Saturday, August 9, 2014

Autoimmune disorders and psychiatry

A 34-year-old woman presents to accident and emergency claiming that the
devil has returned to earth and is hunting her through her neighbours, who are
recording her every movement. The psychiatric assessment shows florid delusions
and auditory hallucinations. She has no past psychiatric history. Her husband tells
you that she was fine up until 2 weeks ago. Her hands have also been shaking
and she has complained that the devil has been torturing her muscles. She has
widespread lymphadenopathy and an enlarged spleen. An unusual rash is present
across her cheeks and nose, which she says is the brand of the devil. What is the
most likely diagnosis?
A. Behçet’s disease
B. CREST syndrome
C. Graves’ disease
D. Systemic lupus erythematosus (SLE)
E. Wegener’s granulomatosis
Answer
D SLE (D) is an autoimmune connective tissue disorder that may affect any
organ in the body. It commonly presents in women (9:1 female to male
ratio), usually in the third or fourth decades. Neuropsychiatric symptoms
may occur at the beginning of the natural course of the disorder,
without any seeming involvement of other organ systems. Unexplained
psychotic symptoms, which may closely resemble schizophrenia, may
occur, as may a dementia-like illness or affective disorders. This woman
is also displaying neurological signs, making a diagnosis of a functional
psychiatric disorder unlikely. The presence of Parkinsonism, widespread
muscle pain, lymphadenopathy and splenomegaly are all consistent
with the diagnosis. The ‘malar rash’, which is highly indicative of SLE,
is present in this woman but its absence does not negate the diagnosis.

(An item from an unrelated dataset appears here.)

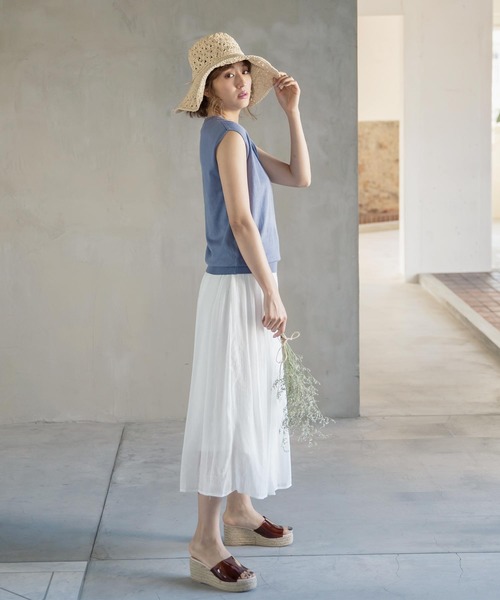 KOBE LETTUCE(コウベレタス)の「グリッタージュートサボサンダル(サンダル・レディース・ピンク系その他/シルバー系その他/ゴールド系その他/ブラウン/その他/クリア・LL/S/M/L)」の20枚目の写真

Behçet’s disease (A) is an autoimmune disorder characterized by recurrent
mouth ulcers, genital ulcers and uveitis. Neurological or psychiatric
symptoms are uncommon and usually a late presentation. It also tends
to present in the third or fourth decades, but tends to be more common
in men. The CREST syndrome (B) is a form of systemic scleroderma
characterized by the following five cardinal features from which the
acronym is derived: calcinosis, in which there is calcium deposits in
the soft tissue, usually under the skin; Raynaud’s phenomenon, in
which there is bilateral cyanosis of the hands in response to cold or
stress; oesophageal atresia, which presents with symptoms of gastrooesophageal
reflux; sclerodactyly, in which there is thickening of the
skin of the hands and feet, taking on a ‘shiny’ appearance; finally,
telangiectasia, which are lesions caused by dilated blood vessels and
usually present on the face or hands. Psychiatric complications have been
little studied in this disorder, although depression certainly does occur.

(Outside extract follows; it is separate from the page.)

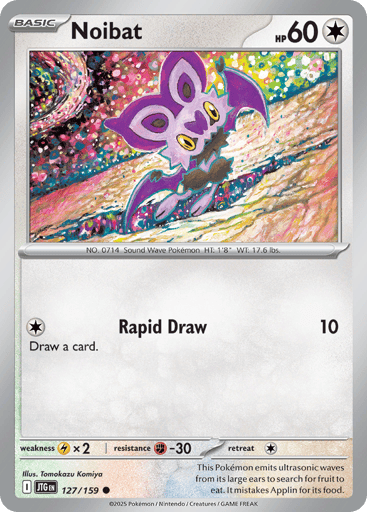 Noibat – Common – 127/159 – Journey Together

Graves’ disease (C) is an autoimmune thyroiditis, which incidentally
may occur co-morbidly with SLE, although the greatest association is
with rheumatoid arthritis. The characteristic symptoms include those of
hyperthyroidism, which in psychiatric terms may resemble an anxiety
disorder, with tachycardia and palpitations. There may be unexplained
weight loss. Systemic symptoms, such as malaise, are also common, as is
exophthalmos and pretibial myxoedema (‘orange peel’ skin on the shin).
The psychiatric symptoms tend to either resemble an anxiety disorder,
or other affective symptoms. Like SLE, women are more commonly
affected, and usually in their 20s or 30s. Wegener’s granulomatosis (E)

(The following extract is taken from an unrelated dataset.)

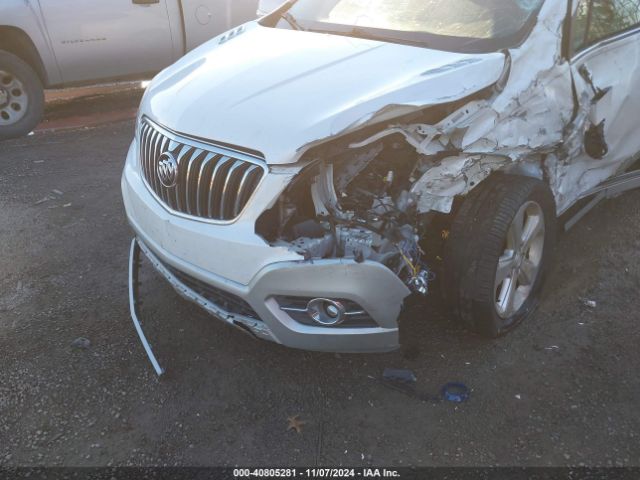 KL4CJCSB8FB186419 Buick Encore Leather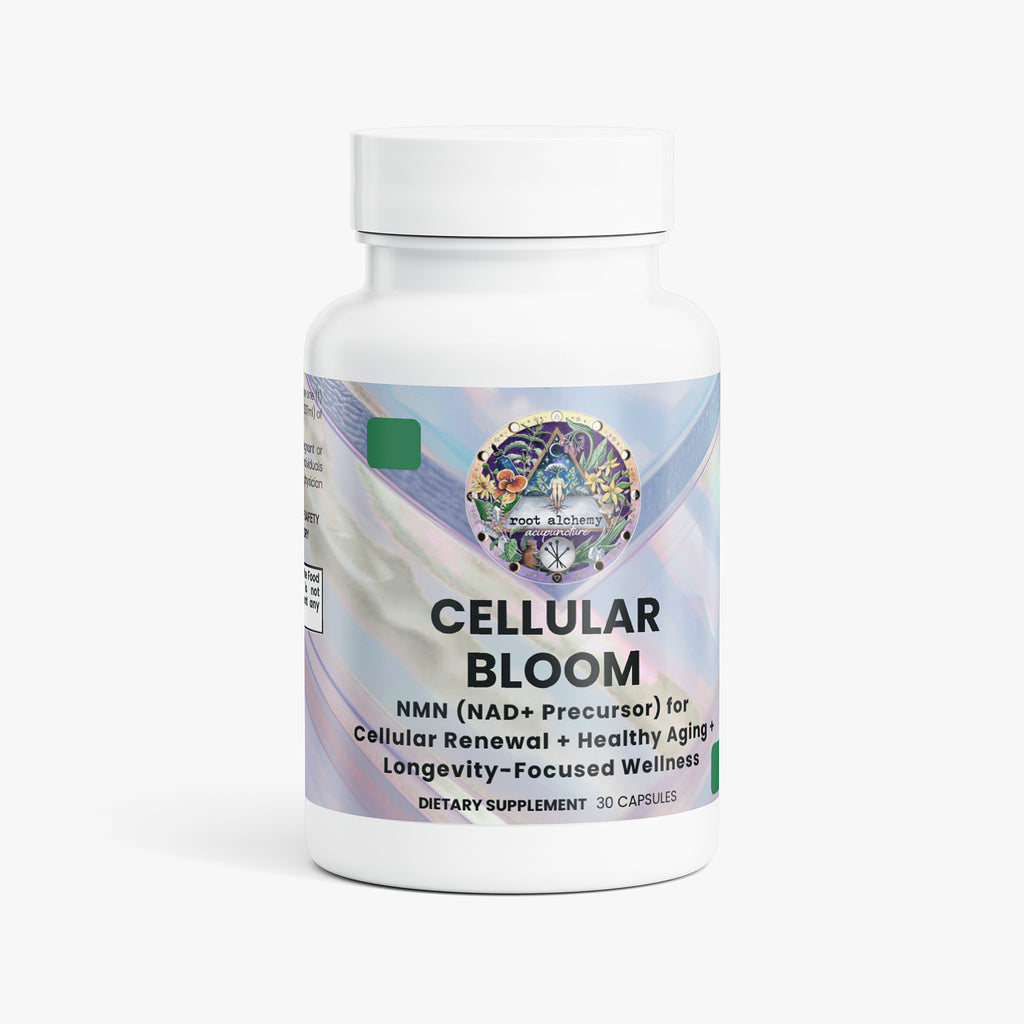 Cellular Bloom NMN (NAD+ Precursor) for Cellular Renewal + Healthy Aging + Longevity-Focused Wellness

is an autoimmune vasculitis that typically affects the lungs, kidneys and
nervous system. It affects males slightly more often with a slightly later
peak of incidence (fourth and fifth decades). The typical presentations are
with dyspnoea, cough, haemoptysis, nasal ulceration, sinusitis, systemic
symptoms, haematuria, and neurological symptoms – typically peripheral
neuropathy but sometimes strokes and seizures. Psychiatric complications
have not typically been described except in case reports.